• [TASK INSTRUCTIONS]
a: Answer these questions from the news summaries on MIT research:
(i) Which reporter wrote for Newsweek?
(ii) What did Prof. Daniel Anderson turn off, and in which cells?
(iii) According to the Boston Magazine summary, what do the three-dimensional microparticles resemble?
b: Render this sentence from the news summaries on MIT research in French: "BBC News reporter James Gallagher writes that MIT researchers have developed a new technology that could eventually enable doctors to administer multiple vaccines in one shot."
c: Quote the portion of the news summaries on MIT research starting at "Newsweek reporter Sydney" and ending at "Toussaint for metro.".

• [STUDY TEXT]
****
Prof. Michael Strano speaks with BBC News reporter Alan Kasujja about the technique his team developed to embed nanoparticles into a plant’s leaves so that it can glow in the dark. Strano explains that his team figured out, “how to control where these particles go inside the plant…We can put them right near the biochemical processes where photosynthesis occurs.”
In this video, Reuters spotlights how MIT researchers have developed a new sensor that can be applied to plant leaves and can identify when a plant is experiencing a water shortage. Prof. Michael Strano explains that the sensor allows users to, “detect the onset of water stress long before the tissue starts to be harmed.”
Newsweek reporter Sydney Pereira writes that MIT researchers have engineered a plant that can glow in the dark by embedding nanoparticles into the plant’s leaves. “Further optimization could one day lead to plants that could illuminate entire work spaces or sprays that can be coated onto trees to transform them into streetlights,” Pereira explains.
Prof. Michael Strano has developed “a sensor that can be “printed” onto a plant’s leaf and transmit data from the plant itself about if it’s experiencing water stress,” writes Kristin Toussaint for metro.
Using nanotechnology and CRISPR, Prof. Daniel Anderson has turned off a cholesterol-related gene in mouse liver cells, reports Julie Steenhuysen for Reuters. This new development “could lead to new ways to correct genes that cause high cholesterol and other liver diseases,” Steenhuysen writes.
MIT researchers have developed a new sensor that can be applied to the leaf of a plant and could be used to help predict droughts, reports Alyssa Meyers for The Boston Globe. Prof. Michael Strano explains that in the future, “One of the most useful ways of using this sensor is to design more stress-tolerant crops.”
BBC News reporter James Gallagher writes that MIT researchers have developed a new technology that could eventually enable doctors to administer multiple vaccines in one shot.
Guardian reporter Nicola Davis writes that MIT researchers have developed a new approach that could be used to deliver multiple vaccines in one injection. Davis explains that the technique could prove useful in developing countries, “potentially allowing all childhood vaccines and their boosters to be given in one shot.”
MIT researchers have developed a new way of creating drug-carrying particles that could allow multiple doses of a vaccine to be delivered over an extended period of time, reports Matt Reynolds for New Scientist. “The technology could eventually be used to create ‘omni-vaccines’ that protect against a whole host of diseases in one shot.”
Boston Magazine reporter Rowan Walrath writes that MIT researchers have developed a new technique that could be used to deliver multi-drug vaccines. The researchers developed a new method for “designing customizable, three-dimensional microparticles that resemble minuscule coffee cups. Each cup…contains a drug or vaccine ‘library’ that can be released at multiple points over an extended period of time.”
****
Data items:

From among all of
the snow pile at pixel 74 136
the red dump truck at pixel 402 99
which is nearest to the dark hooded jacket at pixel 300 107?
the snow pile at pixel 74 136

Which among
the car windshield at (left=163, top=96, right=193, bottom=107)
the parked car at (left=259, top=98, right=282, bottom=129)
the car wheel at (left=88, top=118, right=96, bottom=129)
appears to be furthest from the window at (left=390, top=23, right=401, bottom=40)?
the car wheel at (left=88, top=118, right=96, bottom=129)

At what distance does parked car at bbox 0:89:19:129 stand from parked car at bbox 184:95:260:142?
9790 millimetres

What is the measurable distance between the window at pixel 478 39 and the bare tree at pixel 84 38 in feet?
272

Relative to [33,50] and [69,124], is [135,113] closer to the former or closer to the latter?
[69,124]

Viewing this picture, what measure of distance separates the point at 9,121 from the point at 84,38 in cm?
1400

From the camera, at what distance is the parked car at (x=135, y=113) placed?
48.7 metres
****
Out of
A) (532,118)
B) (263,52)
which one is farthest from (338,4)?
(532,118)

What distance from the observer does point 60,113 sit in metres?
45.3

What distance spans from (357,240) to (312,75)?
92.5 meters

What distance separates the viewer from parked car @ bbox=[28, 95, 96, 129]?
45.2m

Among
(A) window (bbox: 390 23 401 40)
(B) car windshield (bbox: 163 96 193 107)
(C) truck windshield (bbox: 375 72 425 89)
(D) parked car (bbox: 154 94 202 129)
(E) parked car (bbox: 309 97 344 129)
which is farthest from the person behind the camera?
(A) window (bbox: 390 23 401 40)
****
• [TASK-BY-TASK ANSWERS]
a:
(i) Sydney Pereira
(ii) A cholesterol-related gene, in mouse liver cells
(iii) Minuscule coffee cups

b: Le journaliste de BBC News James Gallagher écrit que des chercheurs du MIT ont mis au point une nouvelle technologie qui pourrait à terme permettre aux médecins d'administrer plusieurs vaccins en une seule injection.

c:
Newsweek reporter Sydney Pereira writes that MIT researchers have engineered a plant that can glow in the dark by embedding nanoparticles into the plant’s leaves. “Further optimization could one day lead to plants that could illuminate entire work spaces or sprays that can be coated onto trees to transform them into streetlights,” Pereira explains.
Prof. Michael Strano has developed “a sensor that can be “printed” onto a plant’s leaf and transmit data from the plant itself about if it’s experiencing water stress,” writes Kristin Toussaint for metro.